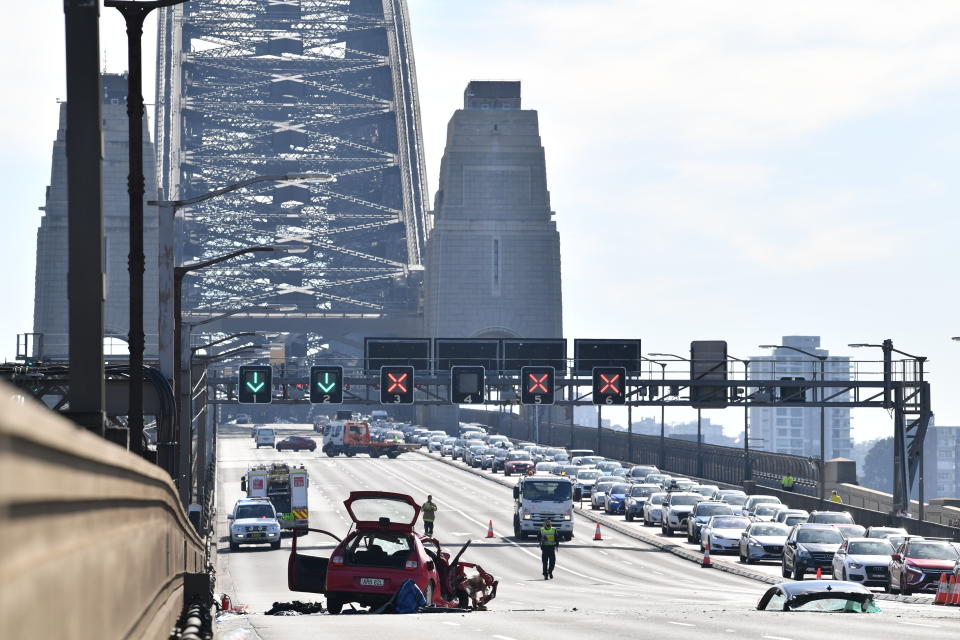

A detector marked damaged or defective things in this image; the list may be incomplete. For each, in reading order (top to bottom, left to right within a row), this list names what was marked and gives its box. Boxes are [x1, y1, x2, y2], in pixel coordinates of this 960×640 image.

red wrecked car [286, 490, 498, 616]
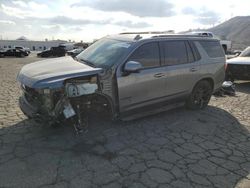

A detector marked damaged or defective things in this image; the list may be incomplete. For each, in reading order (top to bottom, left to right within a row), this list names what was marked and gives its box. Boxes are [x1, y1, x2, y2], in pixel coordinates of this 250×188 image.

crumpled hood [17, 55, 102, 89]
front end damage [19, 74, 113, 133]
damaged silver suv [17, 32, 225, 131]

▬▬▬▬▬▬

Exercise goal: Write the records out again in full, exactly, and skip every picture.

Solution to this exercise:
A detector marked damaged or defective things in this image; the list may be incomplete. For each, in reading order (top to bottom, left to right within a row), this list names what was marked and gives its box. Boxes are [x1, y1, x2, y2], in pixel coordinates of this 960×640 image.

red wrecked car [286, 490, 498, 616]

A detector marked damaged or defective things in this image; the list may be incomplete. For each, in reading order (top to bottom, left to right within a row), this list names what was marked and gives its box. Boxes are [x1, y1, x2, y2], in pixel coordinates of this 250×188 image.

crumpled hood [17, 55, 102, 89]
front end damage [19, 74, 113, 133]
damaged silver suv [17, 32, 225, 131]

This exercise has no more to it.